Nexavar (sorafenib) is the first systemic treatment to show a survival advantage for patients with advanced liver cancer, and is proven to extend overall survival by 44% compared to best supportive care alone. In addition, while still considered a rarer form of cancer its incidence is on the rise and the disease now kills more than 3,000 people a year in the UK, highlighting the need for new effective therapies.

But despite concluding that Nexavar is a clinically effective treatment for this patient group, at a cost of £52,600 per QALY (quality-adjusted life year) gained the drug failed to fall under the Institute’s cost-effectiveness threshold and it was concluded that even under new guidance for appraising end-of-life therapies the drug does simply not offer the NHS value for money.

“We were disappointed not to have been able to recommend the use of sorafenib, but after carefully considering all the evidence, including the proposed ‘patient access scheme’ in which the manufacturer offered to provide every fourth pack free, sorafenib does not provide enough benefit to patients to justify its high cost,” said Andrew Dillon, Chief Executive of NICE, explaining the draft guidance.

Bayer has previously said the decision “directly conflicts with current UK and global guidelines for recommended treatment of HCC”, because recent treatment guidelines by the Hepatocellular UK Group “clearly state that sorafenib is the standard of care for patients with advanced HCC for whom no potential curative option is available”.

And Mike Hobday, Head of Campaigns at Macmillan Cancer Support, also voiced his disappointment at the rejection. “It is a scandal that the only licensed drug proven to significantly prolong the lives of people with this devastating disease has been rejected, leaving them with no treatment options”, he said, and called for a “rethink” of the way new cancer drugs are assessed to ensure fairer access for patients with rarer cancers.

‘Devastating’ news
Drug access pressure group The Pamela Northcott Fund said Nexavar’s rejection “is devastating to thousands of UK patients who will be left with no treatment option at all”, and founder Kate Spall added: “When are the government going to wake up and realise we want clinicians to decide on our treatments – not accountants and statisticians?”

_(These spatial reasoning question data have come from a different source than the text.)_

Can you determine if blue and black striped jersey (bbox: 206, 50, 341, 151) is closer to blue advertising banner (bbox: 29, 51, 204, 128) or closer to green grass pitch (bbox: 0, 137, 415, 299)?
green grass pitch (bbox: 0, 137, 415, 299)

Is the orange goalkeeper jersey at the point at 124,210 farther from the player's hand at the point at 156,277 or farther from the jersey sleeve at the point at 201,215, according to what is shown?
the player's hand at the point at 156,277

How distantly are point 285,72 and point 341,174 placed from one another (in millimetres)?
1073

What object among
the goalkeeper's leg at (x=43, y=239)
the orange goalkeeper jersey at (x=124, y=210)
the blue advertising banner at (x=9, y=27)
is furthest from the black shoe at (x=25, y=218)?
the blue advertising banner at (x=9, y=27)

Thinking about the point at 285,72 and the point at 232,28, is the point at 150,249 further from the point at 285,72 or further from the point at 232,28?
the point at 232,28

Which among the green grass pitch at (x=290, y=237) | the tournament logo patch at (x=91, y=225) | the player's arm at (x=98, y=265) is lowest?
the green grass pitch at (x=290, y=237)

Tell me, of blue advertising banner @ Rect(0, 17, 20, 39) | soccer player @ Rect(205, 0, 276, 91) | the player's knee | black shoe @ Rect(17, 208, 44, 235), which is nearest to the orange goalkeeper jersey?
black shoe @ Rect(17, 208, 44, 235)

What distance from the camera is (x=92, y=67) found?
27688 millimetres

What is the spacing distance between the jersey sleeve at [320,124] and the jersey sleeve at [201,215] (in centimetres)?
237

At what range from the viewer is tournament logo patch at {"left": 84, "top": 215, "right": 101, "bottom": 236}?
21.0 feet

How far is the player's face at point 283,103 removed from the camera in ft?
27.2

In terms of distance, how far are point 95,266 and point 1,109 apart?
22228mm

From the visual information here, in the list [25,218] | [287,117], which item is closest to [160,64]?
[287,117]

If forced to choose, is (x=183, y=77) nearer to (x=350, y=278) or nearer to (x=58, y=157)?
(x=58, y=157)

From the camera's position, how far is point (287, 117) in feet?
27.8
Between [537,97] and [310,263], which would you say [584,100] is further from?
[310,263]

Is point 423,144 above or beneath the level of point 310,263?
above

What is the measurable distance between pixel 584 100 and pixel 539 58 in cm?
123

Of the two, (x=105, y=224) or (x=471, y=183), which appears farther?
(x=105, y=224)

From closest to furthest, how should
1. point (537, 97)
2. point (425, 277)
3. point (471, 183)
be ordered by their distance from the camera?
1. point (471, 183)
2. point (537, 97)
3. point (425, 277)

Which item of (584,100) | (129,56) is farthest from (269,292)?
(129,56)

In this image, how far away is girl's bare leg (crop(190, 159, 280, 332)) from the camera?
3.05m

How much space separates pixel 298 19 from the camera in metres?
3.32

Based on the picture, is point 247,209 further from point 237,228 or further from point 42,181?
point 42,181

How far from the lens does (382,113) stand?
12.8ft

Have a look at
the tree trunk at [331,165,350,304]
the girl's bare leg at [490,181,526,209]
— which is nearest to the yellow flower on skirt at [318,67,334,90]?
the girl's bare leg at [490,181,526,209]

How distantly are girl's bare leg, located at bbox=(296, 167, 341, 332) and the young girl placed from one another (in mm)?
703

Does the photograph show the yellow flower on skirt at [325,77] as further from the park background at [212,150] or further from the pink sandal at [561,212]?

In addition, the group said the decision means that the UK is now “the only country in the world to refuse patients access to Nexavar, despite it being widely available for both kidney and liver cancer in the US and every single other country it is licensed in, from Germany and France to Poland and Romania”.

This is not the first unpopular decision the cost watchdog has made on Nexavar, after rejecting an appeal back in August to make the drug, as well as Roche’s Avastin and Wyeth’s Torisel, available on the NHS for patients with kidney cancer.

Bayer and other parties now have three weeks to lodge an appeal against the proposed guidance.